I swear Mike get’s better with every year that passes, and his second album for Silver Lining Music just adds to an already incredibly rich legacy he began all those years ago with Hanoi Rocks. It’s been an astonishing 35 years since his first solo album ‘Nights are so Long’ and as someone who has been along for the entire ride I can honestly say that he’s one of the few artists I’ve loved for decades that is still producing songs that are right u there with the best of yesteryear.

With ‘I Live Too Fast to Die Young’ it’s a case of best foot forward again – ‘Murder the Summer of Love’ is a wonderfully driven rocker and has that early Hanoi vibe going on, it’s the perfect opener and the frenetic pace and punky grit of “Young Drunks Old Alcoholics’ feels like Hanoi meets the punky drive of SLF. It’s one of my favourite opening one-two punches his side of the millennium!

But its an album of wonderful variety, where the moody ‘Derelict Palace’ invokes bands like Lords of the New Church one moment and then makes way for the thrust and barrage of ‘All Fighter’ topped by a sizzling solo, before the magical nostalgia of  ‘Everybody’s Nobody‘ that Michael does so well. It’s songs like that that remind those of us that were there back in the day what’s been lost as time moves on but it’s still somehow wonderfully uplifting.

‘Antisocialite’ breaks things up – an assured ballad that I must admit didn’t hit the spot upon first listen but which just grows and grows with each play. One of my real highlights though is the barroom Rolling Stones of ‘Can’t Stop Falling Apart’ that follows. It’s irresistible and irrepressible and will have you singing along in seconds! 

The attitude, and ‘foot to the floor’ vocal of ‘Pagan Prayer ‘ is another real Punky winner and sports some great lyrics, and the contemplative ‘No Guilt’ brings yet another dimension to the table. The punky defiance of the title track ‘I Live Too Fast To Die Young’ is another driving rocker that really hits the spot and it’s right up there with the best here. 

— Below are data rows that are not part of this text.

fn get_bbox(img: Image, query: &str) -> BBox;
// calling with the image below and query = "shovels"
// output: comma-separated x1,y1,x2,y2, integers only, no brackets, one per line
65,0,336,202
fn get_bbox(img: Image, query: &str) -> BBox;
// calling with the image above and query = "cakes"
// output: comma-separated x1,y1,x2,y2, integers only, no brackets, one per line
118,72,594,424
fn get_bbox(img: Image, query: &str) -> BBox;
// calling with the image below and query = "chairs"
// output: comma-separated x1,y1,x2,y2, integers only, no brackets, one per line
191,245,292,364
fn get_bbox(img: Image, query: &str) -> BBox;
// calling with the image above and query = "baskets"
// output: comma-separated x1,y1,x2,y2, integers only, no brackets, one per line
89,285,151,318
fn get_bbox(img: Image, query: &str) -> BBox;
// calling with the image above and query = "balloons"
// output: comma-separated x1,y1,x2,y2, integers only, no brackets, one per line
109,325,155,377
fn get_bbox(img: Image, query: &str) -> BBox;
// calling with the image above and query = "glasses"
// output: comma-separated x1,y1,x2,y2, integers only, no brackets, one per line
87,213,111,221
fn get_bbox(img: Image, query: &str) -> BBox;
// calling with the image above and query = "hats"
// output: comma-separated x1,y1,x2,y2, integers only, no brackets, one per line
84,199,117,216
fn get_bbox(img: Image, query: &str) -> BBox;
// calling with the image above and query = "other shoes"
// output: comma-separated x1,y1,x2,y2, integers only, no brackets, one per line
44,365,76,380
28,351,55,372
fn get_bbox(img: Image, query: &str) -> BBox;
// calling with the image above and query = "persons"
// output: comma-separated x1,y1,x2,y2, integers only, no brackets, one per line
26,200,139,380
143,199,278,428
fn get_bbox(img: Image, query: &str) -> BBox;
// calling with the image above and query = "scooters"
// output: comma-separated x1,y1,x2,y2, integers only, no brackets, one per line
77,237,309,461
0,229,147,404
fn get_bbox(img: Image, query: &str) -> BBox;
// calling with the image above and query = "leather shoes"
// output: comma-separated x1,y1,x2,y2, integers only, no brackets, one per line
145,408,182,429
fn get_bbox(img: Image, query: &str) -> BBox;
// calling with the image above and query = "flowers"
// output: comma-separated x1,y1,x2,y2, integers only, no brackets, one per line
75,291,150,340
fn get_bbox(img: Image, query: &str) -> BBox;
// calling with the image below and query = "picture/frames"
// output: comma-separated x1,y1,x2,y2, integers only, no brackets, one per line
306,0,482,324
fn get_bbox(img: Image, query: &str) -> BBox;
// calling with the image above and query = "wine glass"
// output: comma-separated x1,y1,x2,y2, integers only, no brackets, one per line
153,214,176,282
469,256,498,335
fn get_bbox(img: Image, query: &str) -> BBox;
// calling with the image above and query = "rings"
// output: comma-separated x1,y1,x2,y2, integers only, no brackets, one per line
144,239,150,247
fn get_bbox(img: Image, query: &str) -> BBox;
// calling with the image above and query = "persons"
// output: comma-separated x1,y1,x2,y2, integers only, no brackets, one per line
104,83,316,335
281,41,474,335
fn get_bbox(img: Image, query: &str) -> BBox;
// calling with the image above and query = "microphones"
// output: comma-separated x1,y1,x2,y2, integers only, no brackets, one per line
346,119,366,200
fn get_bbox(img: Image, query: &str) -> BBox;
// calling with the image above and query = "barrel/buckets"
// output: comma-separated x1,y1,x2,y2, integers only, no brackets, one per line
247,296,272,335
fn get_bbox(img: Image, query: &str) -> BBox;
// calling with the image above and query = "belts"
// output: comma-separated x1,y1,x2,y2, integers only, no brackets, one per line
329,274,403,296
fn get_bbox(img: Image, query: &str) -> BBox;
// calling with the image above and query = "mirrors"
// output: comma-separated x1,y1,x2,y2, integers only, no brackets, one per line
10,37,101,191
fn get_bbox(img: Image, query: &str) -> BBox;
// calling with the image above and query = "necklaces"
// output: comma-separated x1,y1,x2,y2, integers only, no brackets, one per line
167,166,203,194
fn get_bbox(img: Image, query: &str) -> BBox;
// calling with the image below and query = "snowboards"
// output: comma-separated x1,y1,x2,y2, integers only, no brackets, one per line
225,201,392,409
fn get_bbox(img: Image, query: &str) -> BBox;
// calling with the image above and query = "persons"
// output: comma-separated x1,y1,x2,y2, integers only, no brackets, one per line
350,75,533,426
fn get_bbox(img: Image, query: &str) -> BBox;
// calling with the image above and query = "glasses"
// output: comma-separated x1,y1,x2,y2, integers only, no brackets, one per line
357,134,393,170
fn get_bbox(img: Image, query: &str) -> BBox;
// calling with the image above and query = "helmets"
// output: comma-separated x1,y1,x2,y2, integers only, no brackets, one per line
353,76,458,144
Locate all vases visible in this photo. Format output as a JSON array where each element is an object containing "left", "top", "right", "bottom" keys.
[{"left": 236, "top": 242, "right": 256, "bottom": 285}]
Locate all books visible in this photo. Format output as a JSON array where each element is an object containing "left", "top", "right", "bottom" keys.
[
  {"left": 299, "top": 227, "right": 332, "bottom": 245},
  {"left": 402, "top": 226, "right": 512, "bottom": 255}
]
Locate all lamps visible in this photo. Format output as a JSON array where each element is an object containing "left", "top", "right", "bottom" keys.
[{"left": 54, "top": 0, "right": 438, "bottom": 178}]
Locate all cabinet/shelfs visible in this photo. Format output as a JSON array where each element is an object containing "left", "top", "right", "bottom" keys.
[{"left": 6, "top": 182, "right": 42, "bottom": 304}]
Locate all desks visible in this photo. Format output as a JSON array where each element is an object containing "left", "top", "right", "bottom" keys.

The closing track ‘Dearly Departed’ opens like the theme music to a 50 year old TV show and sits apart from all else here, dark and melancholic it leads the album out on a downer and I’m still not sure what to make of it. It’s an interesting way to close what is another wonderful record with more than enough songs to vie for a place in the live setlist.

Recorded at Inkfish Studios in Helsinki, Finland between November and December 2021 and produced by the band with engineer Erno Laitinen, the album features Monroe on lead vocals and harmonica, Steve Conte (guitars and vocals), Rich Jones (guitar, vocals), Karl Rockfist (drums) and Sami Yaffa (bass/vocals/guitar) as well as enjoying several guests including Guns N’ Roses guitar legend Slash, who solos and provides additional guitars on the title track.

Monroe always makes me feel young, and makes me remember when I first heard that voice and when it first lodged itself in my brain. There’s not many artists at all that I loved as a kid that I still feel so much anticipation when they have a new record out but Monroe is still there at the summit and still remarkably he never fails to deliver.